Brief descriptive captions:
○ ○ ○ ○
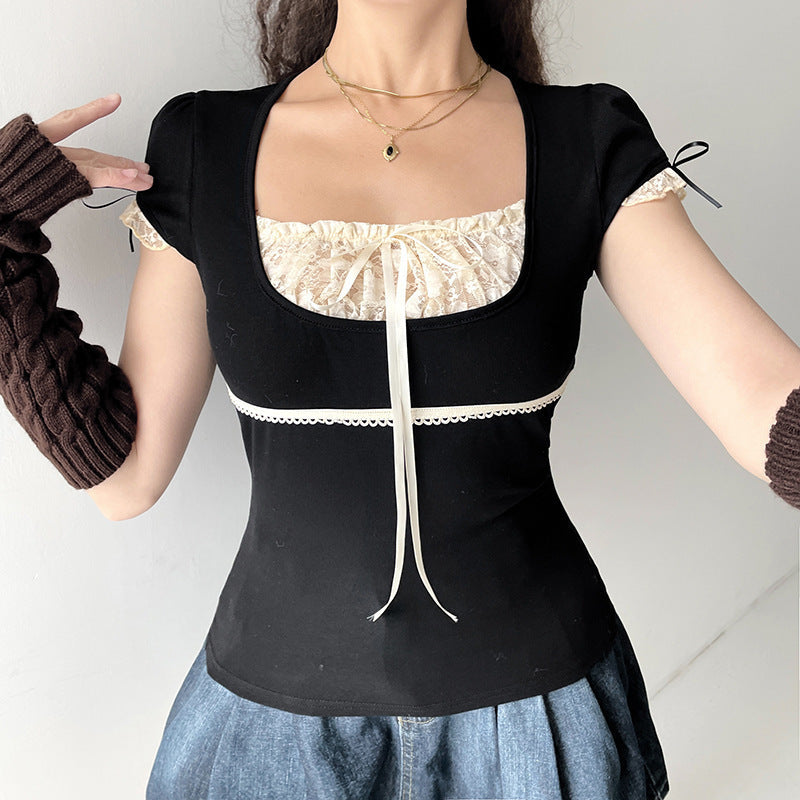 Nærbilde av blondetoppens feminine snøredetaljer og stofftekstur, elegant design.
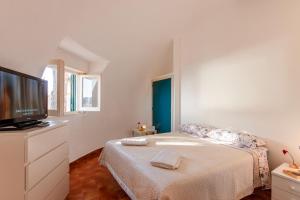 Villa Macari Fantastic Sea View - Happy Rentals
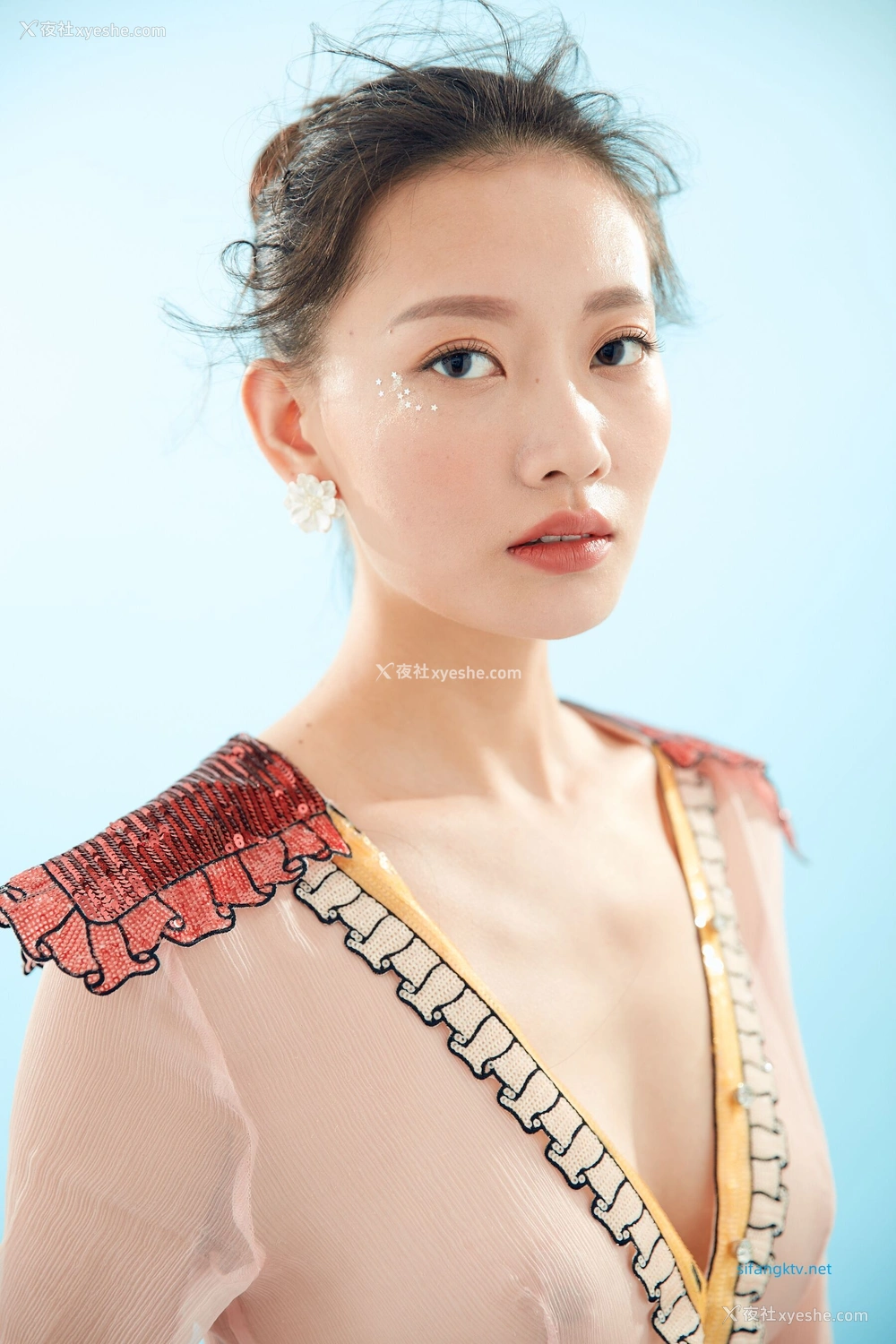 1P - 内地女演员曹成方子性感透点写真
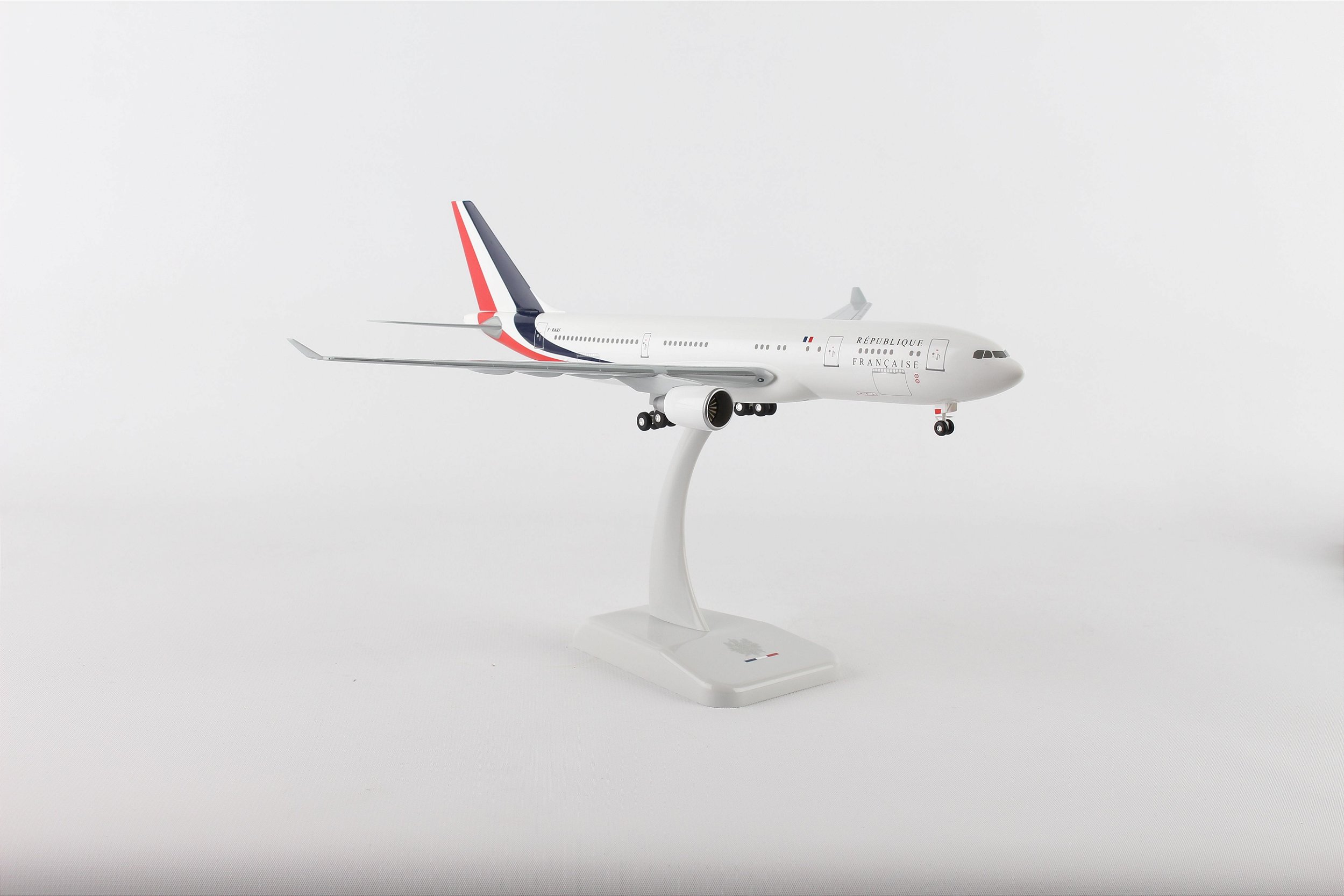 希少　Hogan EgyptAir A330-300 / 1:200　未使用品 Hogan Wings American Airlines Airbus A330-300 LI10994GR | WINGSMO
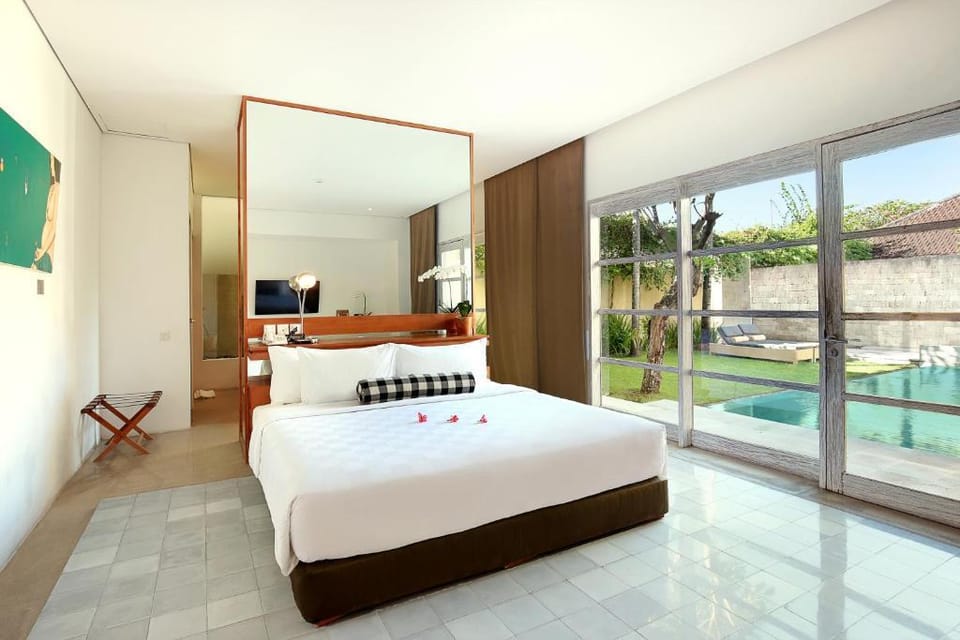 Amazing 1 BR Royal Pool Villa #V468 Villa in Kuta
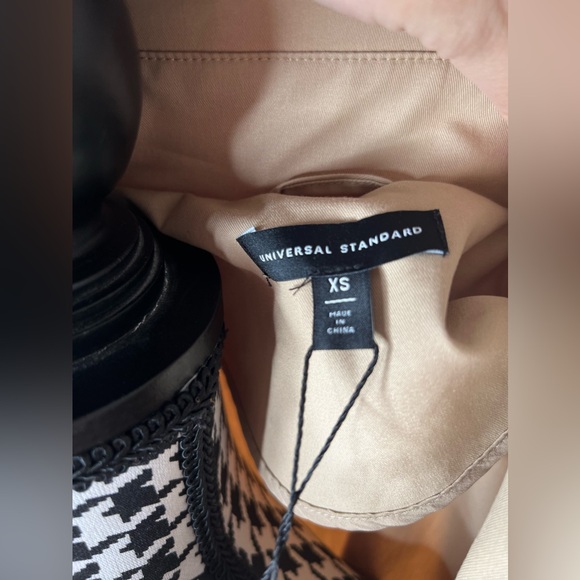 Derjon Trench Coat 🧥 NWT - Picture 7 of 9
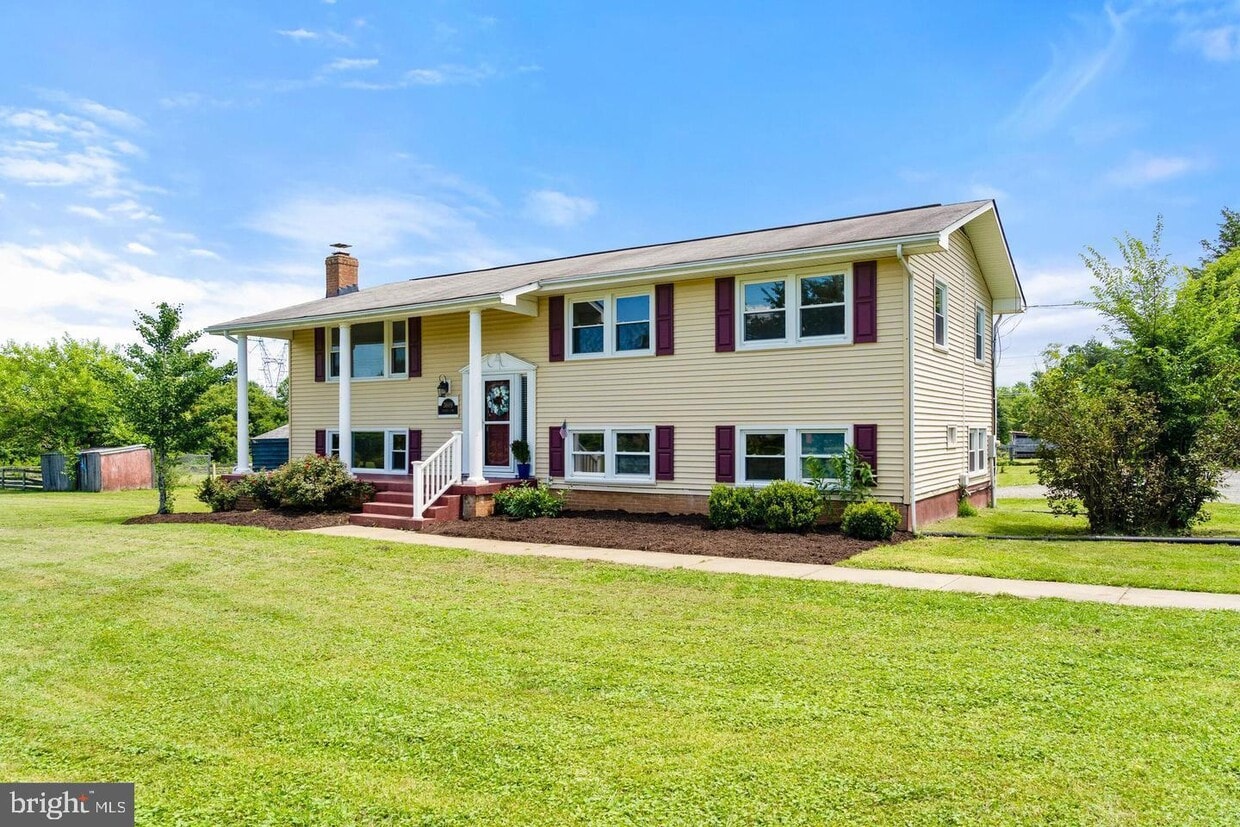 Primary Photo - 3609 Sanders Ln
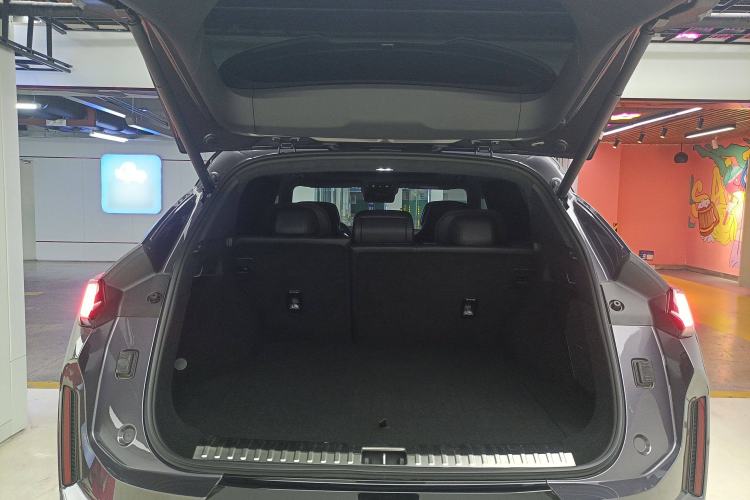 Used Lynk & Co 08 EM-P 2023 220 km Limited-Time Edition
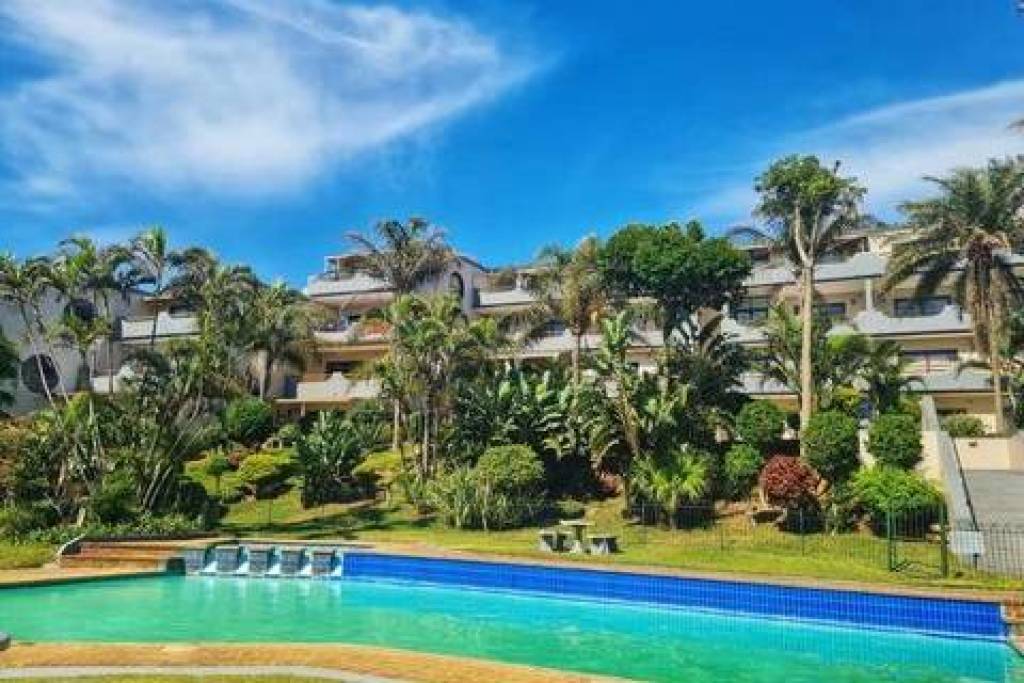 Luxury 3 Bed Apartment For Sale in Club Myknonos Umdloti South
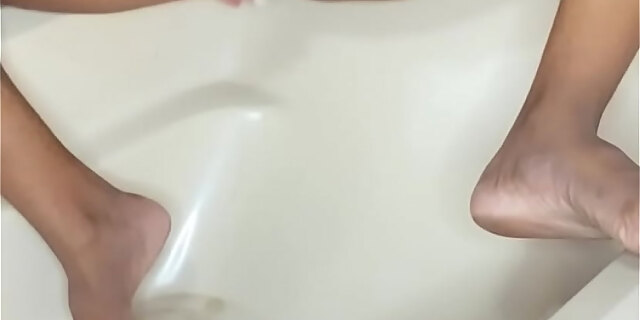 amateur,femdom,orgasm,public,pussy,red,squirting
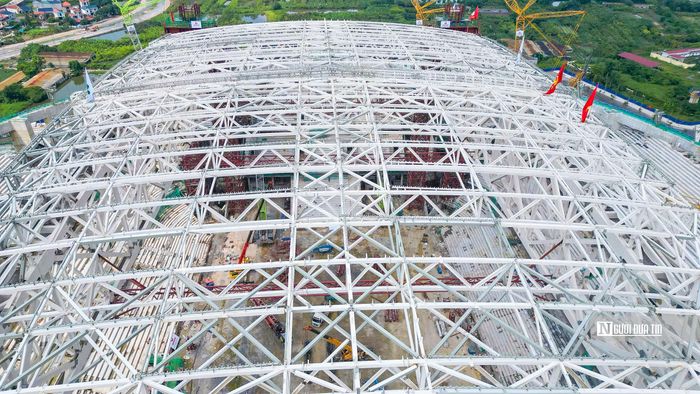 Theo thiết kế, mái chính gồm hai dầm vòm dạng hộp, mỗi dầm dài khoảng 373m, sâu 10,7m và rộng 5m.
○ ○ ○ ○
● PROBLEM
From the first line of the entries above through the line with "希少　Hogan EgyptAir A330-300", set down each line exactly and drop the pictures.

● RESPONSE AREA
 Nærbilde av blondetoppens feminine snøredetaljer og stofftekstur, elegant design.
 Villa Macari Fantastic Sea View - Happy Rentals
 1P - 内地女演员曹成方子性感透点写真
 希少　Hogan EgyptAir A330-300 / 1:200　未使用品 Hogan Wings American Airlines Airbus A330-300 LI10994GR | WINGSMO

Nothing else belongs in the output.